Archive for November, 2007

Llamacycle: Prior Art.

19Nov07
by Ken-ichi

Fuzzy Wonder

The original (or maybe not) llamacycle.

Via The Affected Provincial’s Almanack

How to Remove/Save a Breast

19Nov07
by Ken-ichi

I think this ad for the Breast Cancer Wellness Association is kind of brilliant. Or maybe I’ve been up for too long.

How to Remove/Save a Breast

Via I believe in advertising

How Facebook made me sad

04Nov07
by hannes

If I remember correctly, Hegel coined the term “Weltgeist,” roughly meaning that the world’s intellectual and philosophical development follows a predetermined trajectory towards some objective measure of “truth.” It might also characterize what happens when things are discovered simultaneously in different parts of the world.

Either, we found another astonishing piece of evidence for this phenomenon, or we got scooped hard! On October 19, Kevin and I started working on and published a prototype of Blamr, a Facebook app that would let you blame others for things. Coffee empty? Kitchen dirty? Shitty weather? Blame your co-worker, roommate, the government (publicly)! If the blamed one doesn’t think it’s their fault, they can pass the buck to someone else.

Yesterday, we discovered that someone at Arizona State beat us with his version of the app, which he called the Blame Game. It’s roughly the same, but it works and has accumulated 600+ users since its launch around October 24.

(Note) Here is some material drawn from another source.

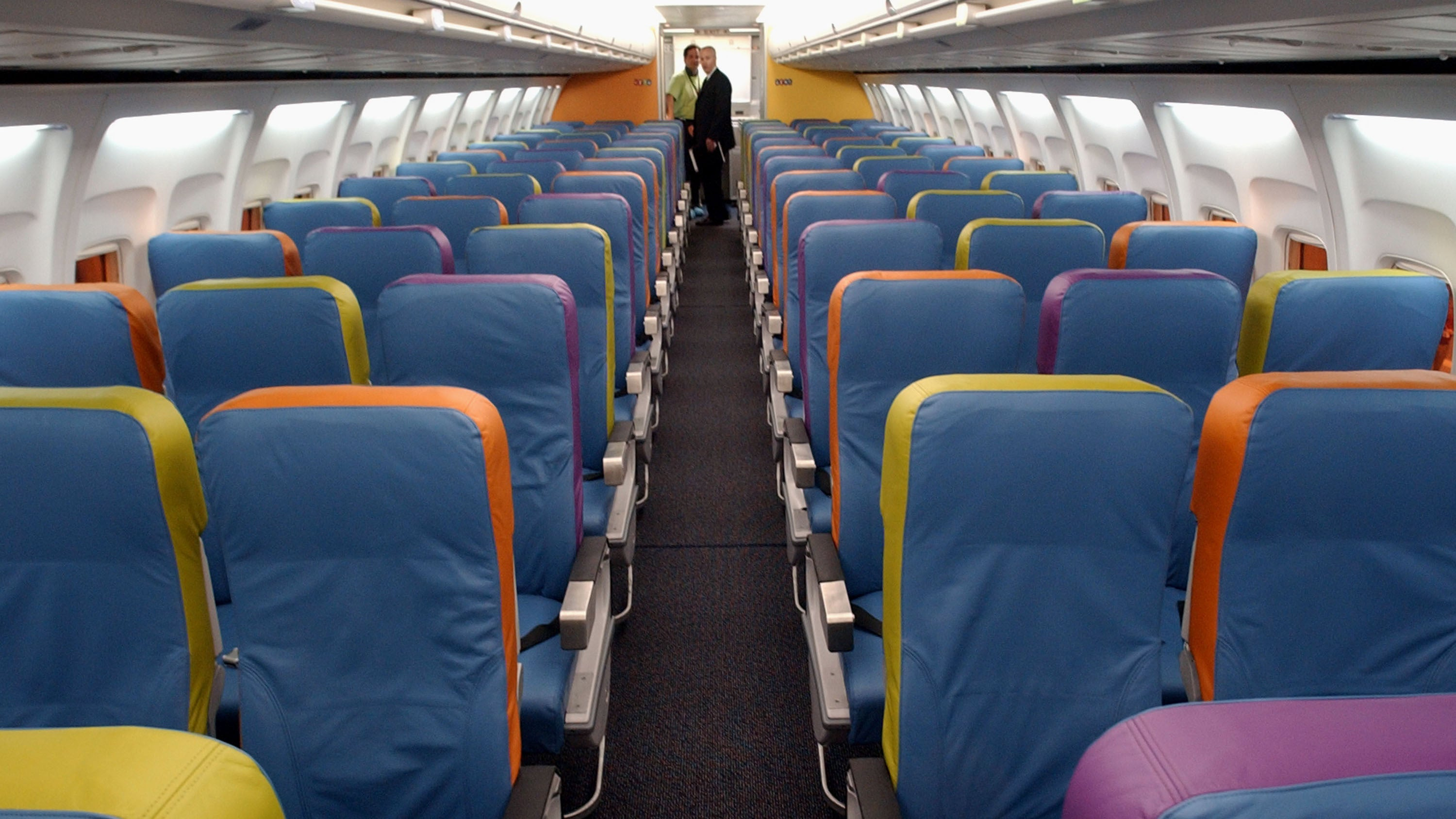 Here's How Much Leg Room And Reclining Space You Get On 17 Major Airlines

Blamr (top), The Blame Game (bottom)

So what happened here? Did someone notice our development version of Blamr, look at the features and decide to use that spare weekend to do a faster better job? Cheesy though it sounds, I’m inclined to believe in the Weltgeist-inspired explanation. The Facebook developer platform is less than a year old, and already Startups, Workshops and a whole economy around it is emerging. It seems that currently, everyone’s “just throwing a ton of facebook at the wall” (Kevin) to see what sticks. Facebook’s API makes it easy to write useful applications in little time, and maybe the idea of a social blaming tool isn’t so special after all.

The story raises an interesting issue, though: As far as we know, there is no way to develop Facebook applications offline. If you write and test it, it’s there for others to see, at best protected through obscurity. Will Facebook provide a stealth mode for its developers and, perhaps more importantly, come up with a way to facilitate distributed, offline development and testing?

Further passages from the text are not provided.